E tra questo, invisibili, si aggirano gli dèi.
Uno dei punti di forza della serie – secondo me – è quello di non rappresentare mai direttamente gli dèi: in qualche raro caso ci sono uomini che si dicono dèi, ma non si comprende se lo siano veramente; oppure appaiono forme associabili agli dèi in momenti di coscienza alterata come visioni o sogni.
Questo è ciò che, da sempre (nelle culture pagane) ha permesso l’accesso degli dèi (e di quello che rappresentano) nel mondo dell’individuo e della collettività: non dividere la psiche dalla natura.
Alcune filosofie religiose tendono a separare i piani del numinoso (divino) da quello umano. Accade anche col pensiero, con la metafisica. Accade con la scienza, dal cogito cartesiano in poi.
Il bello di questa serie è, secondo me, proprio che riporta gli dèi lì dove dovrebbero stare: in un territorio misto tra la psiche individuale e le cose, senza spiegare mai se essi siano reali, senza tradirne la natura insondabile di mistero.

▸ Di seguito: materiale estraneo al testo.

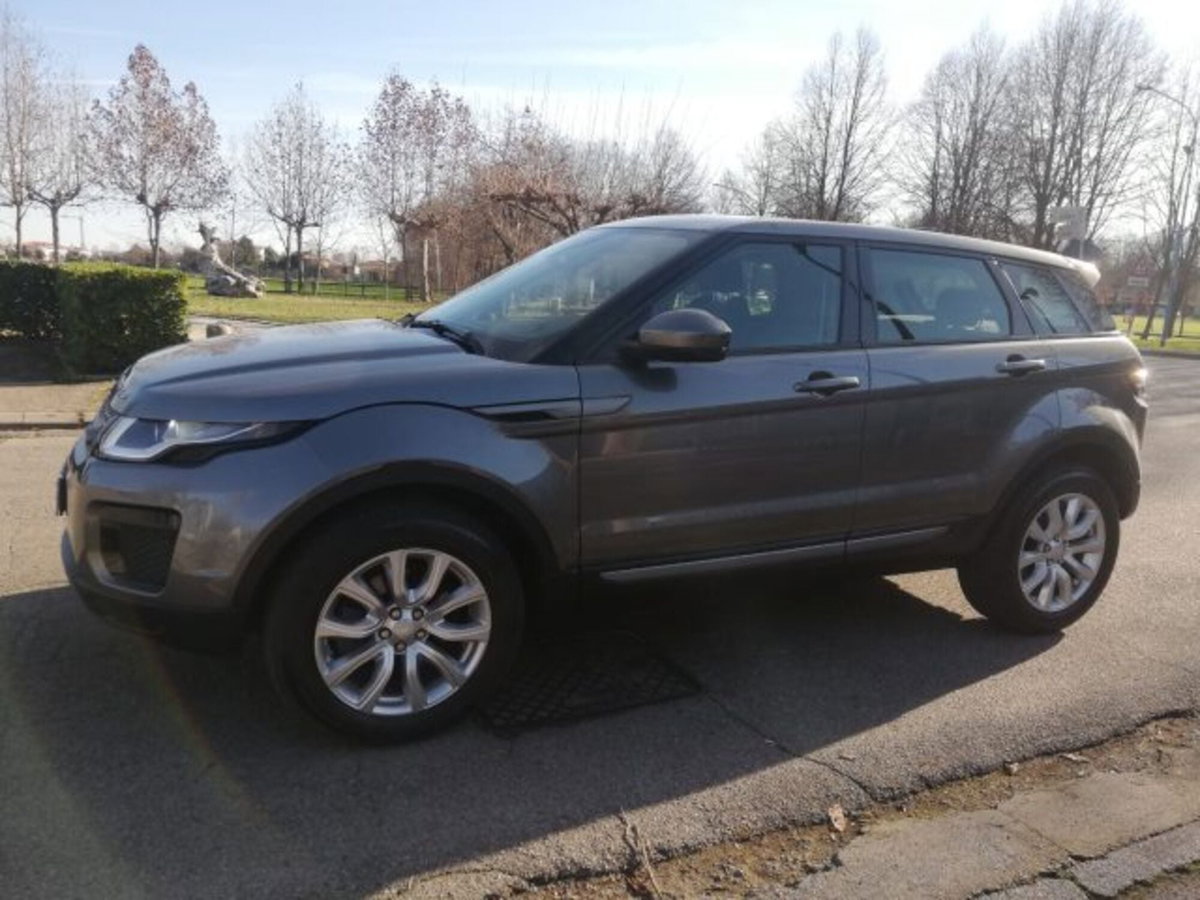 Land Rover Range Rover Evoque 2.0 eD4 5p. Pure (3)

Lo “sciamano” Floki, il prete Athelstan, il veggente dei norreni e il vescovo Heahmund, sono i personaggi che meglio narrano del rapporto degli dèi con le “cose degli uomini”. Sono portatori di pantheon cristiani e norreni che in queste vicende di incontrano (e si scontrano), favorendo o sfavorendo le vite degli uomini e le trame dei popoli. Se inizierai la visione della serie e ti interessa questo aspetto, ti invito a tenerli d’occhio.
Mito e rito
Così come per gli dèi, che sono stati reincorporati nella vita degli uomini come un qualcosa di invisibile, così anche il loro intervento, che potremmo definire qualcosa a metà tra la magia (o il miracolo) e la scienza.
La funzione primaria che scienza, miracolo e magia hanno in comune è il rito. Il metodo scientifico, le prassi ecumeniche e i riti pagani (e lo sciamanismo), hanno in comune tre cose:
- hanno un modus operandi codificato;
- necessitano di strumenti;
- partono da teorie e si muovono verso i fatti, verificandoli.
Certo, la scienza li verifica in un modo che ha calcoli e riproducibilità alle sue spalle, ma così facendo lascia una vasta gamma di realtà fuori dalle sue capacità, mentre la ritualità si accontenta di una verifica pragmatica: ho invocato il mio “dio” e gli ho chiesto una cosa, se la cosa si è manifestata, allora “il dio è con me”.
Insomma: non ci sono “incantesimi” in Vikings, eppure tutto è pervaso da una profonda atmosfera di magia. Com’è possibile? Sono solo coincidenze? È follia di un singolo o di una collettività? Sono reali atti di fede simili a miracoli? È una antica prassi magica norrena? La risposta resta il mistero.
Storia e Mito
Ecco come, Vikings, permette una guarigione: è l’atto di ribellione contro una “natura morta”, ovvero quel dipinto che la scienza fa – continuamente – di un mondo che sotto sotto è pullulante di una vita inesauribile ed insondabile, completamente affidata al mistero, che solo il mito può raccontare.
Ecco, quindi, cosa ho apprezzato di questa serie: reintroduce una risposta da tempo dimenticata alla dicotomia tra “verità” e “finzione”, una chiave per scardinare i dubbi sulla relazione tra “realtà, scienza e fede”, un passaggio sicuro per riabilitare l’arte della magia e gli aldilà della psiche, senza cadere in terapie: reintroduce il mito come filosofia, come accesso magico al mistero del mondo che la storia e la scienza non possono vedere, comprendere, spiegare.
E così anche tu, col mito, puoi ri-accogliere nel tuo mondo, ciò che prima ne restava fuori: il mistero.